Birdmen: The Wright Brothers, Glenn Curtiss, And The Battle To Control The Skies by Lawrence Goldstone, 2014
This book examines the early period of aviation from its beginnings through World War I. Two main threads emerge; one being the technical side of the discovery of flight and the incremental performance improvements, the second being the personalities of the early aviators and the legal wrangling that they became embroiled in. The central focus is on the Wright brothers and their chief rival, Glenn Curtiss. A large cast of additional rival inventors, entrepreneurs, dare-devil pilots, politicians, and con men are presented to round out the story. The main theme is how the Wright brothers, perfectly suited as inventors, achieve one of the most significant discoveries in history and become consumed by defending it legally and are thrust into roles they are ill-suited for, leaving them bitter and drained (and Wilbur dead). Glenn Curtiss, who infringed on their patent, continued to innovate during the lawsuits and surpassed their designs with planes of his own. He was, in turn, victimized by a con man who nearly ruined Curtiss financially. The effectiveness, or lack thereof, of the patent system to balance the encouragement of innovation versus fairly rewarding original invention is a sub-theme touched on in the latter part of the book. Indispensable to the technical progress that was made in this period are the dare-devil pilots who flew and performed stunts in the wildly popular air shows and races. Almost all of them died testing the limits of early aircraft. One of the most colorful and daring of these pilots was Lincoln Beachey. Playing off the stereotypes of women of the times, he sometimes flew in drag under a female pseudonym to further enhance the astonishment of the audience. He was also instrumental in figuring out the recovery from a tailspin: “In 1911, for example, a tailspin meant almost certain death, since no aviator had found a means to recover once the aircraft began spiraling toward the ground. Convinced he could solve the problem, Beachey flew his Curtiss biplane to five thousand feet and then intentionally threw it into a tailspin. Trying different techniques as he spun downward, he eventually kicked the rudder hard against the spin, and the plane leveled out.”
As in the case with many other major inventions, the airplane came about through the accumulation of technical discoveries of many investigators to which a final inventor(s), here the Wright brothers, provided the critical missing pieces. Through their meticulous work they found the means for lateral stability by wing warping, and an improved wing shape for providing enough lift. As great as this achievement was, the legal controls and royalties that they were seeking in their patent lawsuits were drastic and greedy enough to essentially turn all of the other inventors, including many who were making their own discoveries, into the Wright brothers employees. Such an injustice was forestalled with a narrow upholding of the patent and further legal circumvention by Curtiss and others.
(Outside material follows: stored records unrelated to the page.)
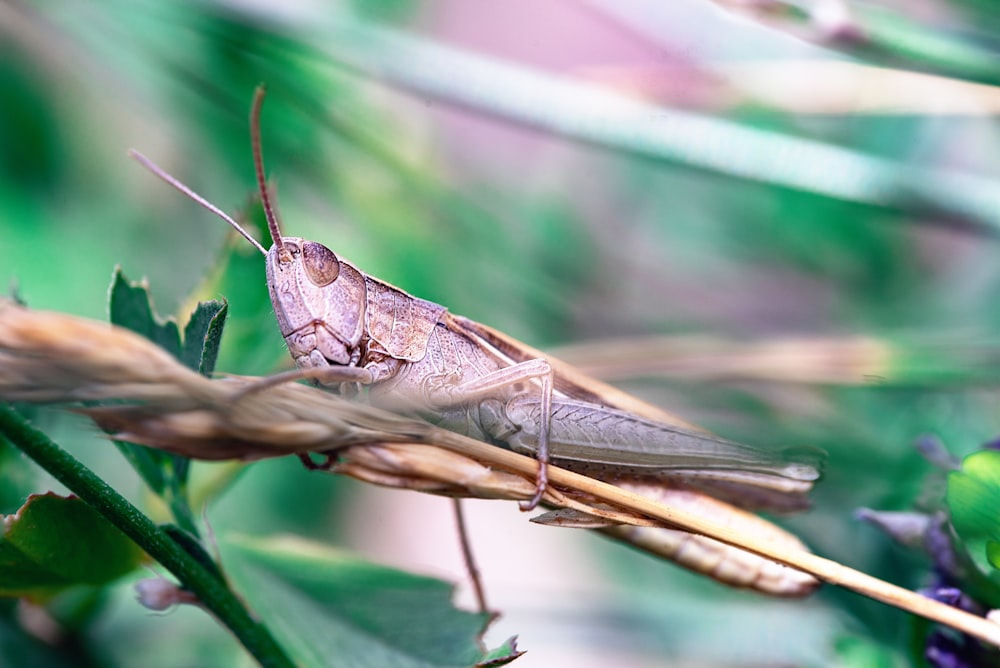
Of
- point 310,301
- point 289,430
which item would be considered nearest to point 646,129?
point 310,301

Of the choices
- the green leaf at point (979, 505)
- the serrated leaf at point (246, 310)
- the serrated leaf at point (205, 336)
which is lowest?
the serrated leaf at point (205, 336)

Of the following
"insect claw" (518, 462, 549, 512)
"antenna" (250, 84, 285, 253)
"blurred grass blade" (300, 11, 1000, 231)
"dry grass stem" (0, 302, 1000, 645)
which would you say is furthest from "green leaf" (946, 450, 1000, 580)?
"blurred grass blade" (300, 11, 1000, 231)

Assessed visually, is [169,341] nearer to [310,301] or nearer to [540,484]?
[310,301]

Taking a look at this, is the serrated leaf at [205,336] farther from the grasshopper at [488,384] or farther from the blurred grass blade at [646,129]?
the blurred grass blade at [646,129]

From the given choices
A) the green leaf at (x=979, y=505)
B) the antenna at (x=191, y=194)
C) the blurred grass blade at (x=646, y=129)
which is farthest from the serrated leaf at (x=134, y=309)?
the blurred grass blade at (x=646, y=129)

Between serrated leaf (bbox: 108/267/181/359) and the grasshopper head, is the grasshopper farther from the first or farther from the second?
serrated leaf (bbox: 108/267/181/359)
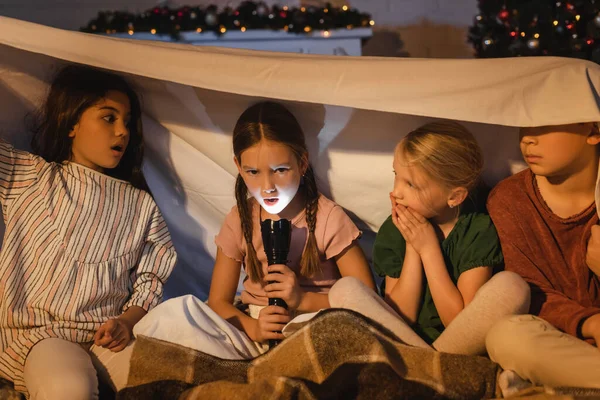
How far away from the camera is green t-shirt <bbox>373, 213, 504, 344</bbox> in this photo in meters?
1.41

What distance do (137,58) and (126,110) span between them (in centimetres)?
20

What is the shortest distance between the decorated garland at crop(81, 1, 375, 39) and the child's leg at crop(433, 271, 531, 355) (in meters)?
2.36

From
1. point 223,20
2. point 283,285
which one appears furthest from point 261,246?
point 223,20

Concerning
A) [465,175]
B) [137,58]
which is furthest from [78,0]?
[465,175]

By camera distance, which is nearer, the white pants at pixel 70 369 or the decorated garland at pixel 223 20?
the white pants at pixel 70 369

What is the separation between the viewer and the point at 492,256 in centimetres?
141

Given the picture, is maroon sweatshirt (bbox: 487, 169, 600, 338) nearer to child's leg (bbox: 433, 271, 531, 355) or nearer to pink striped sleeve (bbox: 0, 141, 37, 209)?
child's leg (bbox: 433, 271, 531, 355)

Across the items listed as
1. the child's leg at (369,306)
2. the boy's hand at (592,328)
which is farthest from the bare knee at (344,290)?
the boy's hand at (592,328)

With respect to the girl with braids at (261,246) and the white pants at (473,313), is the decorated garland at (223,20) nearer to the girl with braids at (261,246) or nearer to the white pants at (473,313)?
the girl with braids at (261,246)

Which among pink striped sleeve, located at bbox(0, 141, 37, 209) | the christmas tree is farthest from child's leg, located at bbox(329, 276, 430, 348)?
the christmas tree

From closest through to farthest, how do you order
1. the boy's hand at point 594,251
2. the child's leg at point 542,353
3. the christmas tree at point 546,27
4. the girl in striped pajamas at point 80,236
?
the child's leg at point 542,353, the boy's hand at point 594,251, the girl in striped pajamas at point 80,236, the christmas tree at point 546,27

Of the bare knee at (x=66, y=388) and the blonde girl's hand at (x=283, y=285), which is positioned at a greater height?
the blonde girl's hand at (x=283, y=285)

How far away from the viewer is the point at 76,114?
1.58 meters

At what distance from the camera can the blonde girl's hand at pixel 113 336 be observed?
1415 mm
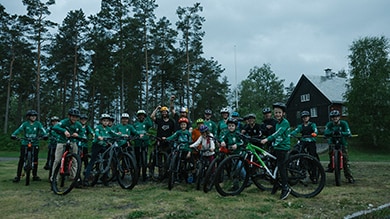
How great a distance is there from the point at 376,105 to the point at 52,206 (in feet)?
102

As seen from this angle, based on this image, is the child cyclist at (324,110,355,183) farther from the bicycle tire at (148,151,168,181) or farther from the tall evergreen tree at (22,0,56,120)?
the tall evergreen tree at (22,0,56,120)

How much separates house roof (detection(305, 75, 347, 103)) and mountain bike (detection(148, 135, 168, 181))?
1274 inches

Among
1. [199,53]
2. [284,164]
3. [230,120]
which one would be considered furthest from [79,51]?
[284,164]

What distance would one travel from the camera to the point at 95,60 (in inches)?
1136

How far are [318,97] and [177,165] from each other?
3460 cm

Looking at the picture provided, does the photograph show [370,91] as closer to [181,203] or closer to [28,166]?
[181,203]

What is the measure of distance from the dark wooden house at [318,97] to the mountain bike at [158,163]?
3148cm

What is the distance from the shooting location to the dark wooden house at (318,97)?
35.8 m

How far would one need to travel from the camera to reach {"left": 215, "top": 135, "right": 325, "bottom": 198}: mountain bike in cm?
568

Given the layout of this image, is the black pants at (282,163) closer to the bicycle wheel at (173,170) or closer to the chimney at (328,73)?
the bicycle wheel at (173,170)

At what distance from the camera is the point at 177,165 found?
664cm

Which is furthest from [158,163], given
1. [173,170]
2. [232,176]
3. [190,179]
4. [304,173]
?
[304,173]

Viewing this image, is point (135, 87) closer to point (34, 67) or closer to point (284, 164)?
point (34, 67)

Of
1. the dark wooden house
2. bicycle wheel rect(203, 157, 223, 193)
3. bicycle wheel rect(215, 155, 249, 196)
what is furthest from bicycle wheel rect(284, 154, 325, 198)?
the dark wooden house
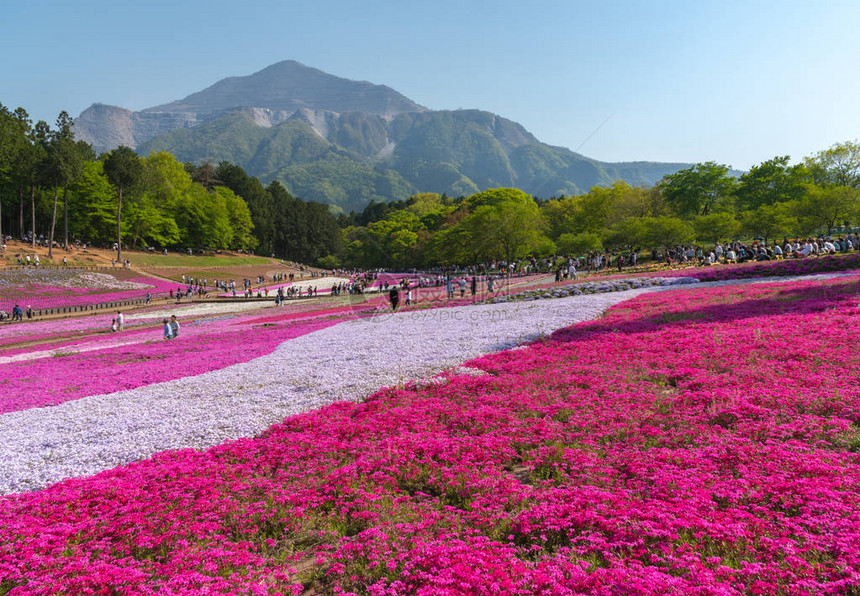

The legal battles, which dragged on for years, had the net effect of stifling aviation innovation in America up to World War I and as a result, the only aircraft designs flown in battle in World War I were European. The Americans produced only an inferior copy of an English machine for the war. In the end, Orville Wright pursued a personal vendetta against Glenn Curtiss, whom he blamed for Wilbur’s death. This book brings to light the struggles among the pioneers of flight which time has filtered out of the broader public awareness. Similar rivalries have been written about in recent years in this historical sub-genre. Two notable examples are: “Empires of Light: Edison, Tesla, Westinghouse, and the Race to Electrify the World” by Jill Jonnes, and “Capturing the light: The Birth of Photography, A True Story of Genius and Rivalry.” by Roger Watson.